Evidence of a Serbian bloodbath in Kosovo is building. NATO aerial photographs of possible mass graves released last week and a stream of refugee accounts have bolstered claims of atrocities inside the sealed-off province. According to Andre Lommen, a researcher for Human Rights Watch in Albania, some of the worst killings may have occurred in a band of villages in southwest Kosovo, near the town of Rahovec . Zhuniqi was one of four survivors of an alleged execution of perhaps a total of 60 people–most from one ethnic Albanian clan–between the villages of Bellacerka and Xerxe by a railroad bridge at 9 a.m. on March 25. He and three other eyewitnesses who fled from Kosovo last week were interviewed, individually, by NEWSWEEK and Human Rights Watch in and around the town of Kukes, Albania. Their testimony provides the most compelling evidence yet of acts of mass murder during the “ethnic cleansing” of Kosovo. The Serbs have never addressed the issue of killings but claim the Kosovars are fleeing NATO bombings, not the Yugoslav Army.

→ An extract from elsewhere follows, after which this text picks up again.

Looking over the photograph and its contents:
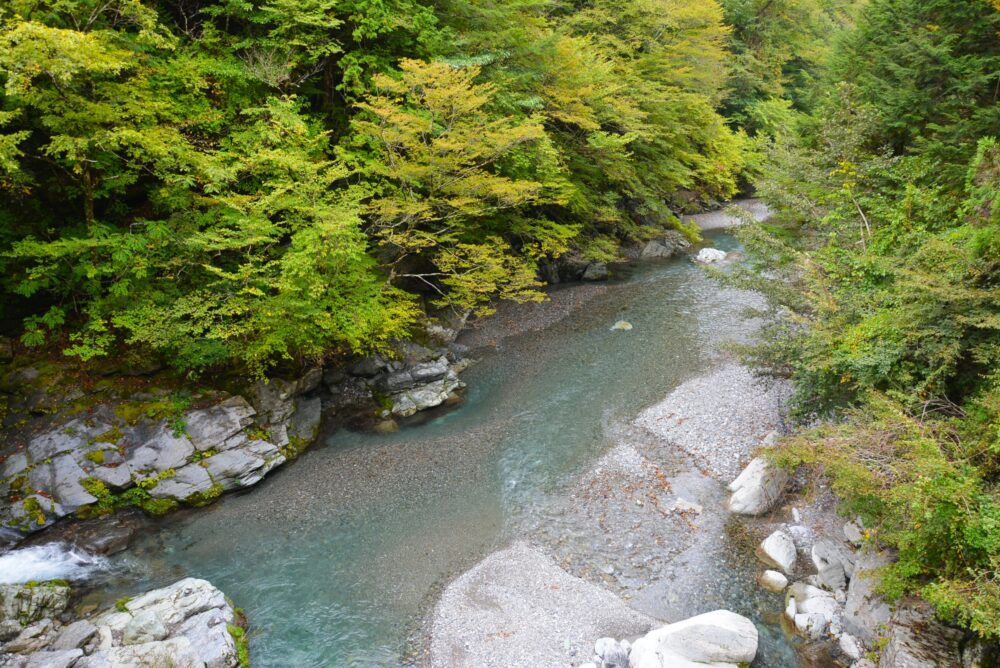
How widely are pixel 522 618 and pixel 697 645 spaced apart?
2.70 m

At 3 a.m. on March 25, Zhuniqi and his family were awakened by the din of Yugoslav Army tanks rolling in. “The Serbs began burning houses with flamethrowers and gasoline,” says Nexhima Zhuniqi, the wife of Isuf Zhuniqi’s cousin Berhare. Around sunrise , “everyone in the village fled south toward the Bellaj stream, about 500 meters to the south.” About 800 people were gathered around a cement railroad bridge sometime before 8 a.m. when the police closed in.

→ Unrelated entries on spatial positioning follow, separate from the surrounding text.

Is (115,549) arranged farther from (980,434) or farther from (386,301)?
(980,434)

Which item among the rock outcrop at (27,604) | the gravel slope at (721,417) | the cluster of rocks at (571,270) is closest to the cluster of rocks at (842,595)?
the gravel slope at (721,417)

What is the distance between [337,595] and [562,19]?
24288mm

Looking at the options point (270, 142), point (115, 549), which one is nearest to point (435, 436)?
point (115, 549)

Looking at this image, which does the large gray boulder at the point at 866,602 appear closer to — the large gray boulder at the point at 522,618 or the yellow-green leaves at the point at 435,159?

From beneath the bridge , Sevdie Zhuniqi, 60, watched as Serb police shot dead at point-blank range two men from the village, their wives and a total of nine children. Then the police " amassed us in a field beside the water, and separated the men from the women and children," she recalls.

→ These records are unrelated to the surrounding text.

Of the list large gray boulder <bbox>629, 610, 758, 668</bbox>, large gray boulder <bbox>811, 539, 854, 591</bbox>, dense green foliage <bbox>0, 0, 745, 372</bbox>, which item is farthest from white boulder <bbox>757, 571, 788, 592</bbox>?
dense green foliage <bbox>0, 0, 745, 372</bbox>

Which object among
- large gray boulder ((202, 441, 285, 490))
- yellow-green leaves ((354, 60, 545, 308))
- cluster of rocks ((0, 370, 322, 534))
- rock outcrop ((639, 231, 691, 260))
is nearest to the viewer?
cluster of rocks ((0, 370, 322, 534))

The Serbs ordered women and children to follow the railroad tracks to Xerxe. Among them was Sevdie Zhuniqi’s son Berhare, 29, a slight man who was able to hide himself within the women’s group. As the women hurried away, the village doctor– Bellacerka’s most respected citizen– addressed the Serb captain. “The captain had a pinched, puckered face, with some deep dimples. It was a face I can never forget,” Isuf Zhuniqi says. “Nesim Popaj, the doctor, was begging, ‘Please, we have nothing to do with this war. We are peaceful people.’ While he was talking, the captain said, ‘Move away one meter,’ and when the doctor stepped back, he shot him, with three bullets in the chest. It killed him instantly.” Walking to Xerxe, the women heard a long fusillade. “All the women cried, ‘They killed our husbands’,” says Sevdie Zhuniqi. “I kept walking. "
Isuf Zhuniqi lay in the water for 20 minutes until he was certain the Serb police had left. Then he climbed from beneath the pile of corpses and crept through dense brush to Xerxe, 500 meters along the stream. He says he saw Serb police gun down another nine men from Bellacerka . A local nurse in Xerxe treated his wound. Two nights later, before escaping to Albania, he returned with a small group to bury the dead according to Kosovar custom. “I just went to see them,” he says, “because they are all my family. It was the last time I would be able to see them.”